▶ [GIVEN INFORMATION]:
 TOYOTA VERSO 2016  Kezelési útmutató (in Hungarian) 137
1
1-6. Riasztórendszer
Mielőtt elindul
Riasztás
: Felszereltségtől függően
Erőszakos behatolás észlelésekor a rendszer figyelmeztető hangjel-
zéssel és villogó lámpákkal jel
==
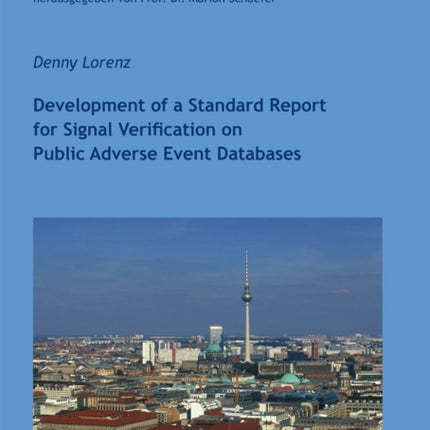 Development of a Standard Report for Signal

▶ [TRY IT]:
Reproduce the material from the line containing "TOYOTA VERSO 2016" through the line containing "zéssel és villogó lámpákkal jel", including both of those lines.

▶ [OUTPUT OF THE EXERCISE]:
 TOYOTA VERSO 2016  Kezelési útmutató (in Hungarian) 137
1
1-6. Riasztórendszer
Mielőtt elindul
Riasztás
: Felszereltségtől függően
Erőszakos behatolás észlelésekor a rendszer figyelmeztető hangjel-
zéssel és villogó lámpákkal jel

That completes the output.